■ **Task description**
Return everything in the album article from "Singles from Home" down to "of the lyrics.", copied word for word.

══ Passage ══

Studio album by Simply Red
- Released: 24 March 2003
- Recorded: 2001–2002
- Studio: Mick Hucknall's home studio; PFL Studios and Metropolis Mastering (London, UK); Ocean Way Recording (Hollywood, California)
- Genre: Soul; adult contemporary; pop;
- Length: 43:20
- Label: Simplyred.com
- Producer: Mick Hucknall; Gota Yashiki; Peter Lewinson; Steve Lewinson; Andy Wright; Stewart Levine;

Simply Red chronology
| It's Only Love (2000) | Home (2003) | Simplified (2005) |

Singles from Home
- "Sunrise" Released: 17 March 2003; "Fake" Released: 7 July 2003; "You Make Me Feel Brand New" Released: 10 November 2003; "Home" Released: 29 March 2004;

= Home (Simply Red album) =

Home is the eighth studio album by British pop and soul band Simply Red, released in 2003. It is the first Simply Red album released on band frontman Mick Hucknall's own record label, Simplyred.com. The album was a success all around the world, and includes the hit singles, "Sunrise", "Fake", "You Make Me Feel Brand New" and "Home".

The album includes three cover versions: the Bob Dylan song, "Positively 4th Street", The Stylistics' soul hit, "You Make Me Feel Brand New", and the Dennis Brown song, "Money in My Pocket". "Sunrise" borrows a loop from the 1981 Hall & Oates song "I Can't Go for That (No Can Do)", as well as some of the lyrics.

==Critical reception==

Caroline Sullivan from The Guardian described Home as "luxuriant" and "accomplished," praising Mick Hucknall for staying true to Simply Red's signature "cappuccino-soul" style while still sounding "angelically" refined. She concluded that the album proves "there is life in the old haircut yet," highlighting its polished mix of white funk, R&B influences, and elegant cover versions. Dotmusic editor Gary Crossing praised Hucknall's "superb voice" and acknowledged his long record of pop classics, noting that even if his songwriting is uneven, his best work remains memorable. He ultimately concluded that the album is "not the finest of offerings," but still contains "plenty here to remind us of why we loved the man and his voice in the first place."

═══
══ Provided material ══

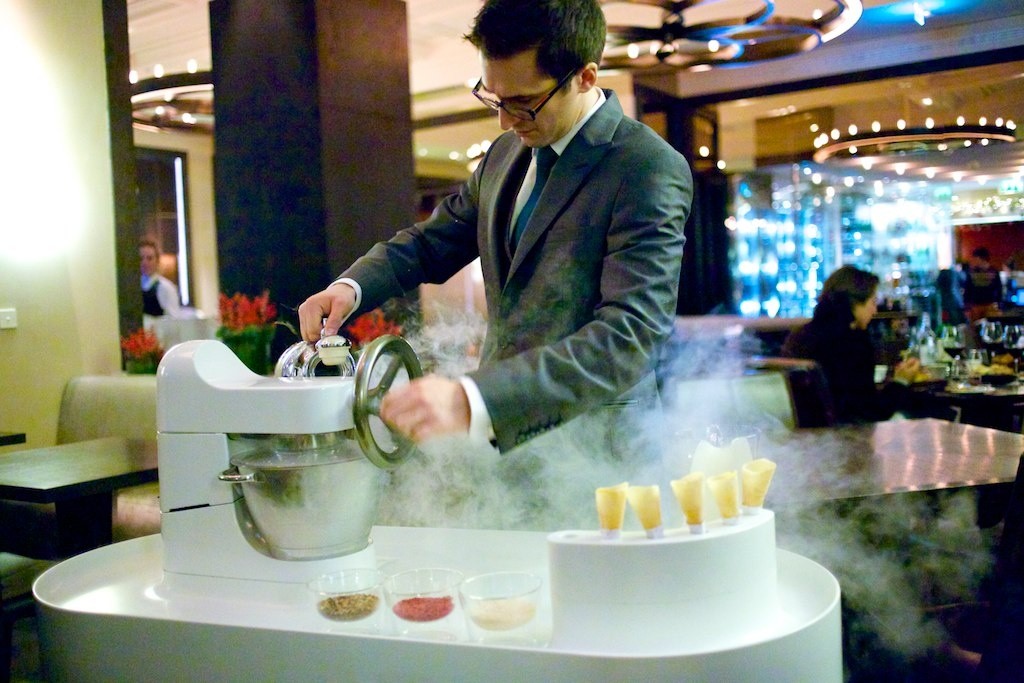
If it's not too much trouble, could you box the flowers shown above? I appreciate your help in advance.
[349,310,400,345]
[217,289,274,372]
[119,327,164,373]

═══

■ **Written answer**
Singles from Home
- "Sunrise" Released: 17 March 2003; "Fake" Released: 7 July 2003; "You Make Me Feel Brand New" Released: 10 November 2003; "Home" Released: 29 March 2004;

= Home (Simply Red album) =

Home is the eighth studio album by British pop and soul band Simply Red, released in 2003. It is the first Simply Red album released on band frontman Mick Hucknall's own record label, Simplyred.com. The album was a success all around the world, and includes the hit singles, "Sunrise", "Fake", "You Make Me Feel Brand New" and "Home".

The album includes three cover versions: the Bob Dylan song, "Positively 4th Street", The Stylistics' soul hit, "You Make Me Feel Brand New", and the Dennis Brown song, "Money in My Pocket". "Sunrise" borrows a loop from the 1981 Hall & Oates song "I Can't Go for That (No Can Do)", as well as some of the lyrics.